Dell has been one of the firms which received negative feedback from its channel over its use of social media, but it is far from the only one according to Brown.
“Most vendors are in trial and error mode, finding out where it does work and doesn’t”, he told ChannelBiz. “Inevitably this means that people are making mistakes.
“I don’t think anybody would say they have the complete answer yet and have a solid social media plan in place and have integrated with the rest of what they are doing in the channel.
“My personal impression is that people are still trying things and seeing what will work. It will take another year before vendors work out where it does have a role and where they should be using the more traditional communications methods.

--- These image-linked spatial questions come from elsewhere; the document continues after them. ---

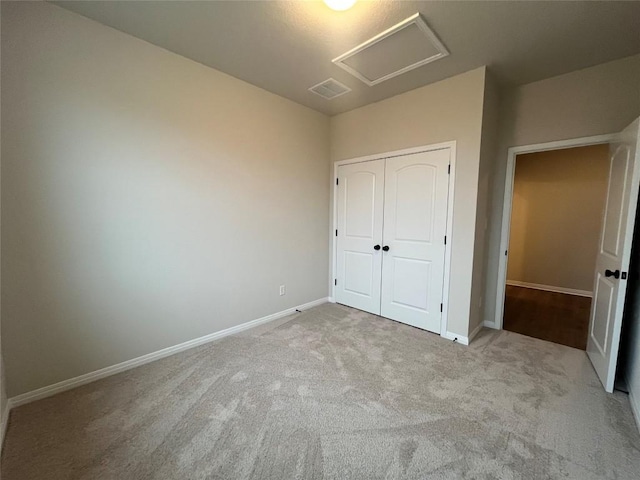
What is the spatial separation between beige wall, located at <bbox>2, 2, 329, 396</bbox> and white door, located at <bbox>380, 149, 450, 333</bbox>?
1.45 metres

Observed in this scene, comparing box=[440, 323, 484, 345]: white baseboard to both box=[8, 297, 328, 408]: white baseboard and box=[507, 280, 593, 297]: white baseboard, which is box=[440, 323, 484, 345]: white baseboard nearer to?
box=[8, 297, 328, 408]: white baseboard

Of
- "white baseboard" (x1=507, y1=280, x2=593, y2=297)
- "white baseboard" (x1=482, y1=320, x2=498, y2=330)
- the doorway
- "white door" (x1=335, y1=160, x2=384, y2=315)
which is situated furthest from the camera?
"white baseboard" (x1=507, y1=280, x2=593, y2=297)

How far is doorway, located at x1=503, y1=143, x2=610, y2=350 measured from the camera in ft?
14.0

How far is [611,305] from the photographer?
80.4 inches

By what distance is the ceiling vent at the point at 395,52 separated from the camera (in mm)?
2000

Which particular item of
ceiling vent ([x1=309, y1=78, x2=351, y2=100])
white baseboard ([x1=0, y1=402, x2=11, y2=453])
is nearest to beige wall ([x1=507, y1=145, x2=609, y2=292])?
ceiling vent ([x1=309, y1=78, x2=351, y2=100])

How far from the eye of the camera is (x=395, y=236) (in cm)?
324

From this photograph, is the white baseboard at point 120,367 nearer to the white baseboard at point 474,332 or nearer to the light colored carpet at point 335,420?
the light colored carpet at point 335,420

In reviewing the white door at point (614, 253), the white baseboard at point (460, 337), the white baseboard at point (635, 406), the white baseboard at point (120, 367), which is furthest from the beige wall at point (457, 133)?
the white baseboard at point (120, 367)

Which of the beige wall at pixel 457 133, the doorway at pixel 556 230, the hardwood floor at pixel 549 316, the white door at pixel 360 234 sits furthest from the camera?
the doorway at pixel 556 230

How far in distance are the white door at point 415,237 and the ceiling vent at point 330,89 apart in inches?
37.9

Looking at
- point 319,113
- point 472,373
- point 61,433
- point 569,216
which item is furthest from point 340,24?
point 569,216

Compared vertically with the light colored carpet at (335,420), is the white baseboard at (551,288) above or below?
above

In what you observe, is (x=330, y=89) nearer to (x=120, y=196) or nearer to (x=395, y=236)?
(x=395, y=236)
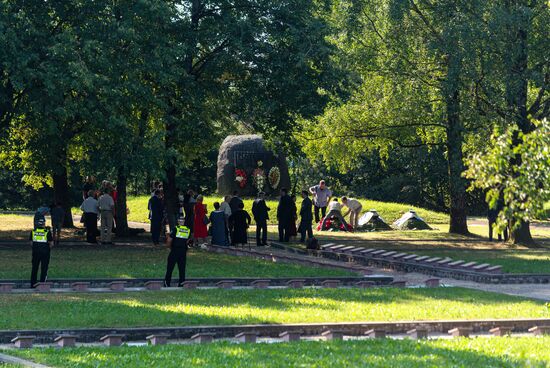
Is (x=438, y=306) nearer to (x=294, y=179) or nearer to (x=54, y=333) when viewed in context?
(x=54, y=333)

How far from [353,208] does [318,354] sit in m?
29.5

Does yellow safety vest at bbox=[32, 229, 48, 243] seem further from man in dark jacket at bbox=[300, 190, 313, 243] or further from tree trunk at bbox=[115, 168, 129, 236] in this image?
tree trunk at bbox=[115, 168, 129, 236]

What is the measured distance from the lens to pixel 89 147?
31344 mm

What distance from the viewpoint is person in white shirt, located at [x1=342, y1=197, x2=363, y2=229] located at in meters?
41.4

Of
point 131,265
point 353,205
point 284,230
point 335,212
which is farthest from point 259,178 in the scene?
point 131,265

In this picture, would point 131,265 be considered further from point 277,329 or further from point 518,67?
point 518,67

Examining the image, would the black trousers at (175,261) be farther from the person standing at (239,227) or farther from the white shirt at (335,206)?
the white shirt at (335,206)

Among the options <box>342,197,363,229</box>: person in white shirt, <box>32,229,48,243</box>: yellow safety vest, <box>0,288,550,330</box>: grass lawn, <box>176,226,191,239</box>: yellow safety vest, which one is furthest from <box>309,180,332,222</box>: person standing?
<box>32,229,48,243</box>: yellow safety vest

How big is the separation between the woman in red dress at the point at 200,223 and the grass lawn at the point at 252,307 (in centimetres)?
1015

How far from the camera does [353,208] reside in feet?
137

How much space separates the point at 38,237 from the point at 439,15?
60.8ft

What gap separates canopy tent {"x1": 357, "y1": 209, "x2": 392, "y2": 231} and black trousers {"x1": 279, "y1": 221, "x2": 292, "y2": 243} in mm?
9571

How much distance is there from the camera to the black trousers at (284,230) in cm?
3272

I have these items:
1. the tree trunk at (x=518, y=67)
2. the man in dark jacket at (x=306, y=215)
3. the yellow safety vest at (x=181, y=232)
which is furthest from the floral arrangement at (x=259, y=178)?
the yellow safety vest at (x=181, y=232)
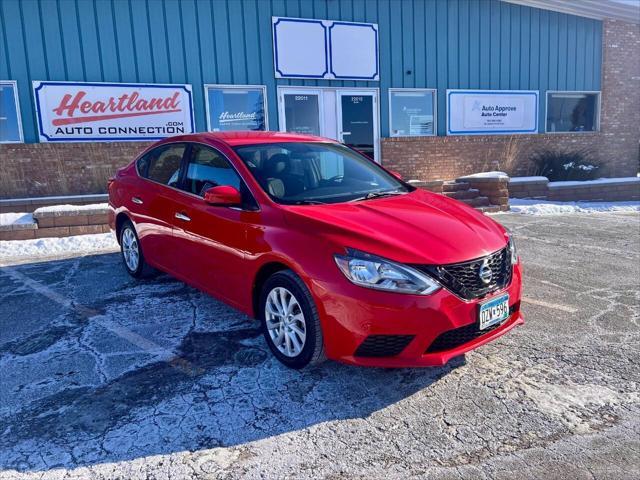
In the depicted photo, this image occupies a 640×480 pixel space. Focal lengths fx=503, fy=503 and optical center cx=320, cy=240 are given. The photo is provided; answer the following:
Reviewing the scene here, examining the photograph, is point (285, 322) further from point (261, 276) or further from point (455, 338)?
point (455, 338)

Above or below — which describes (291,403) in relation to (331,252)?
below

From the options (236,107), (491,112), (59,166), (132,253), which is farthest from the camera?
(491,112)

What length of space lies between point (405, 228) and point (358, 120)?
29.3ft

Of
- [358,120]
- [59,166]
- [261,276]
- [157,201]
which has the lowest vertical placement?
[261,276]

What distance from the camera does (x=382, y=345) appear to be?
3.01m

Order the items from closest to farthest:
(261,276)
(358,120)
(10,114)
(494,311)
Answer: (494,311)
(261,276)
(10,114)
(358,120)

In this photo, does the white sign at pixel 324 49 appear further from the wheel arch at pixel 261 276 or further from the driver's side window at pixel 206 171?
the wheel arch at pixel 261 276

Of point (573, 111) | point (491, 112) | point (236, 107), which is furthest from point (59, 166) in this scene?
point (573, 111)

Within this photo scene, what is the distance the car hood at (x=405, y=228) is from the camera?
10.1 feet

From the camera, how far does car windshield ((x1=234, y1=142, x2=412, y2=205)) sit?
12.7ft

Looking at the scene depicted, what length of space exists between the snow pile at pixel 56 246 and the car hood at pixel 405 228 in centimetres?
516

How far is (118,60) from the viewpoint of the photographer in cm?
977

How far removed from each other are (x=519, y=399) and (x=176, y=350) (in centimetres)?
246

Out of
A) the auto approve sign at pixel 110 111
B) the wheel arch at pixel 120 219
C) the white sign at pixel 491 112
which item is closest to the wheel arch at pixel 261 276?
the wheel arch at pixel 120 219
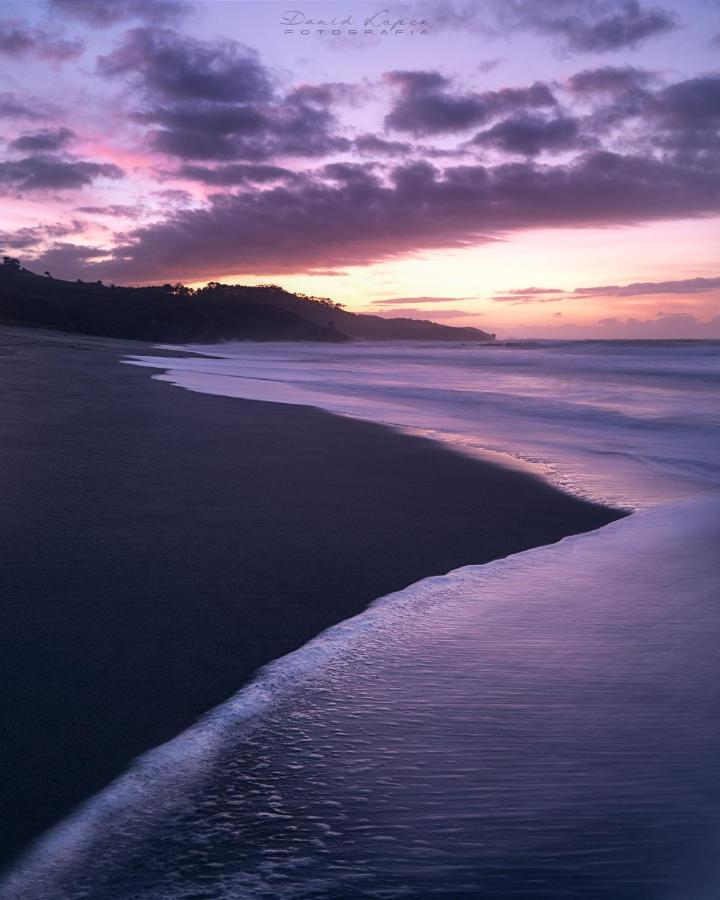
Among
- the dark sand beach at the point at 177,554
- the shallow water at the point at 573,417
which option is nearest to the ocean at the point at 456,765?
the dark sand beach at the point at 177,554

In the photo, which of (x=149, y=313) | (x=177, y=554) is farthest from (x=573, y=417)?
(x=149, y=313)

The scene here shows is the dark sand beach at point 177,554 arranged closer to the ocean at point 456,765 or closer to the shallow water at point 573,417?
the ocean at point 456,765

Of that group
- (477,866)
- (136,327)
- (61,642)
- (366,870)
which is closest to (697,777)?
(477,866)

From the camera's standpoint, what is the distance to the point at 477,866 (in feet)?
5.88

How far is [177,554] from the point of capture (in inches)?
152

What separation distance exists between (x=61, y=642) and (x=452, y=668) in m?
1.37

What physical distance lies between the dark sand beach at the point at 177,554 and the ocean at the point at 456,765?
0.54 ft

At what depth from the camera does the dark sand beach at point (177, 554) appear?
231cm

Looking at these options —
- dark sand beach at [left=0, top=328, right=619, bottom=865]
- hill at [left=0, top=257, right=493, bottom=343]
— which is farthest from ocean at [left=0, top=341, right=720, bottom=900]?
hill at [left=0, top=257, right=493, bottom=343]

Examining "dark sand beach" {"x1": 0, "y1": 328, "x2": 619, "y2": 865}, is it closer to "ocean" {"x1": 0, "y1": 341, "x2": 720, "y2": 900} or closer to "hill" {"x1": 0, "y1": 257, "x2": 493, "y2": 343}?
"ocean" {"x1": 0, "y1": 341, "x2": 720, "y2": 900}

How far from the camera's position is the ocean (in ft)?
5.70

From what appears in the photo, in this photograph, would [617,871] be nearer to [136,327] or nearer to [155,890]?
[155,890]

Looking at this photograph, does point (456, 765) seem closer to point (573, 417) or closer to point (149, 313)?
point (573, 417)

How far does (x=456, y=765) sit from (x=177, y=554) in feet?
6.71
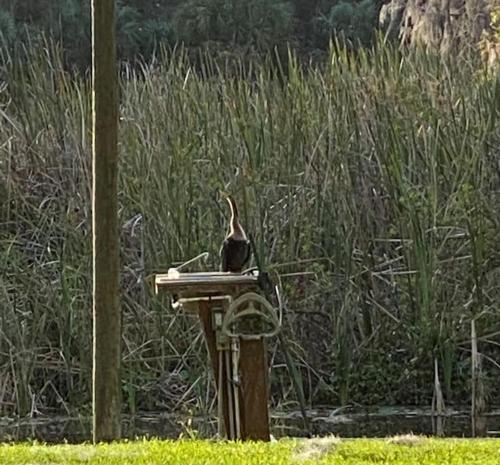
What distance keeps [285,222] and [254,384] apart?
4.10 metres

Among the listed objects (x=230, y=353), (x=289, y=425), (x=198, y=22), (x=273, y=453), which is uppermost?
(x=198, y=22)

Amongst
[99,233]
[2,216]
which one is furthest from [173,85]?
[99,233]

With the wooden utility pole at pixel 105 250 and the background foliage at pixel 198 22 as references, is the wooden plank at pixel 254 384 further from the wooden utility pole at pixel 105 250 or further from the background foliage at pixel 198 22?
the background foliage at pixel 198 22

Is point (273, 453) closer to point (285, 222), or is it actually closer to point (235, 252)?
point (235, 252)

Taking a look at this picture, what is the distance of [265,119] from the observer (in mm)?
10430

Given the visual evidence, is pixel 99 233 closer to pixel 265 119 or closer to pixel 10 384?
pixel 10 384

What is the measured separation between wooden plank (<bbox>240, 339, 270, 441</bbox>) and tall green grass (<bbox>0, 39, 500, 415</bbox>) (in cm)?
325

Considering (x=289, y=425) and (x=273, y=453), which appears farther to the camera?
(x=289, y=425)

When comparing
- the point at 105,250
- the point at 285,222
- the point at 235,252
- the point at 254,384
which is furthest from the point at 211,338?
the point at 285,222

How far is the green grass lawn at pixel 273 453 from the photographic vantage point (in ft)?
16.4

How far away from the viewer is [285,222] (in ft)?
33.0

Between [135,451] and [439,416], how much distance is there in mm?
4364

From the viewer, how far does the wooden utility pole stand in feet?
19.2

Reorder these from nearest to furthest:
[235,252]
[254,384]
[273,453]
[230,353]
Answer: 1. [273,453]
2. [254,384]
3. [230,353]
4. [235,252]
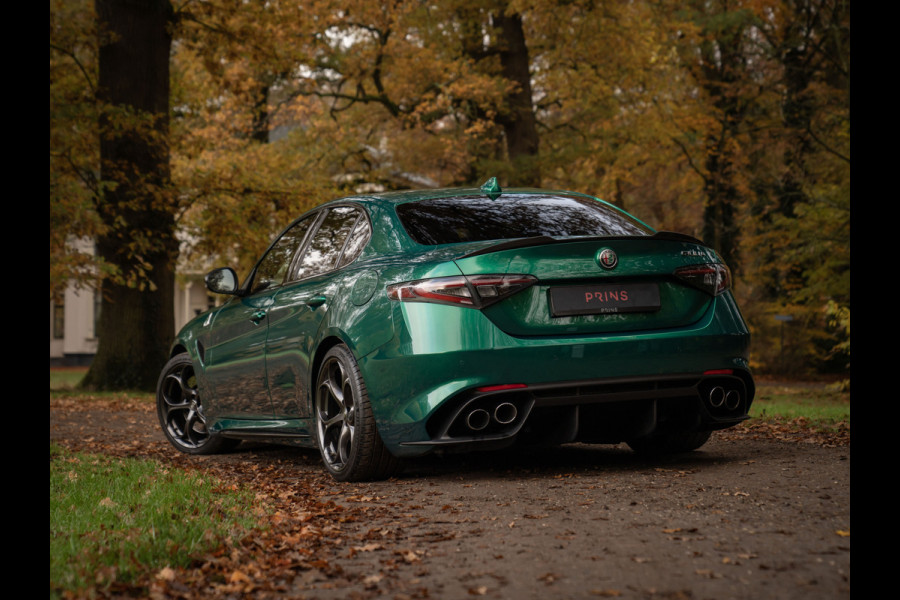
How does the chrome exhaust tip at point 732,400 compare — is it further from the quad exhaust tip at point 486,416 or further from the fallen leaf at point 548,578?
the fallen leaf at point 548,578

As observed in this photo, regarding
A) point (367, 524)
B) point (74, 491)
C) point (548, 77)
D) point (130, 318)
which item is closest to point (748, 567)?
point (367, 524)

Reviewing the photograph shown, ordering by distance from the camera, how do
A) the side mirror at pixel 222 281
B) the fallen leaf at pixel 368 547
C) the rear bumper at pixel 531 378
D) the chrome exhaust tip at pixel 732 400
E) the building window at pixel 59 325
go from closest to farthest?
1. the fallen leaf at pixel 368 547
2. the rear bumper at pixel 531 378
3. the chrome exhaust tip at pixel 732 400
4. the side mirror at pixel 222 281
5. the building window at pixel 59 325

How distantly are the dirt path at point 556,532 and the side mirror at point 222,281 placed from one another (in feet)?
4.59

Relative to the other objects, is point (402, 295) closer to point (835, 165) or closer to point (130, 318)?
point (130, 318)

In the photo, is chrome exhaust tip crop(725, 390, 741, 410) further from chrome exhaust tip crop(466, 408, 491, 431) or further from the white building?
the white building

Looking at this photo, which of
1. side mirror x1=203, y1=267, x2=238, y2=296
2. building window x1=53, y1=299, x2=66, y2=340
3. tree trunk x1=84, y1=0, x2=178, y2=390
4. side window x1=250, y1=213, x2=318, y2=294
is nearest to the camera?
side window x1=250, y1=213, x2=318, y2=294

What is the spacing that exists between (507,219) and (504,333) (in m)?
0.99

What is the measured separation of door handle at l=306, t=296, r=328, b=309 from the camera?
6250mm

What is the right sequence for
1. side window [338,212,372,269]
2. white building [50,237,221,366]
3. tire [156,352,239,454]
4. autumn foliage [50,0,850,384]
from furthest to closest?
white building [50,237,221,366], autumn foliage [50,0,850,384], tire [156,352,239,454], side window [338,212,372,269]

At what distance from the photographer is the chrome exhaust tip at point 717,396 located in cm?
579

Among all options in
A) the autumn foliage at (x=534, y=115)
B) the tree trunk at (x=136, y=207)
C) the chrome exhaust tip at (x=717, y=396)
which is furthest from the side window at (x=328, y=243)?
the autumn foliage at (x=534, y=115)

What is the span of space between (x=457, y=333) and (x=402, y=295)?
1.22 ft

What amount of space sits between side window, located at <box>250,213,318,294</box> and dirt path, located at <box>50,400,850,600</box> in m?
1.36

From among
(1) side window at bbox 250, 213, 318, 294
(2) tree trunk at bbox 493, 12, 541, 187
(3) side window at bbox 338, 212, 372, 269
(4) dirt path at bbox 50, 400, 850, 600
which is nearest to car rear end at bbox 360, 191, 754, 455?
(4) dirt path at bbox 50, 400, 850, 600
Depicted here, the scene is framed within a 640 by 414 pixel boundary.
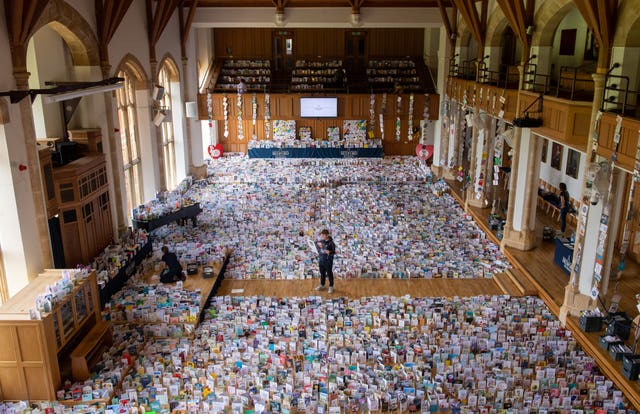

“We are going through a cycle, a new tool appears, which is what social media is,” he says.
“People are working out how to use it, at times there is a temptation to see it as a bit of a panacea. It is not. It has value but it is one of the tools vendors should be looking to use.”
Brown says that part of the reason for the increased use of social media is a desire to seem up to date and ahead of the curve with new tools. However it is also seen as a cost cutting tool.
This is not in itself a bad thing, however, by using social media in the wrong way to reduce investment in the channel could come back to bite vendors.
“If the main way of getting through to a vendor is on Twitter, that is putting a lot of onus on you as a sales person to filter through all the information and work out what is relevant.
“If vendors are over relying on this then vendors might not get the message across in the way that they want , and the channel will become disengaged.
“If the overriding driver is lets do this because we can cut out some costs, then vendors need to very careful because in the long run it is going to cost them a whole lot more, because they will lose the engagement of their partners.
“That’s not to say it can’t be used in a smart way, but it needs to be done very very carefully.”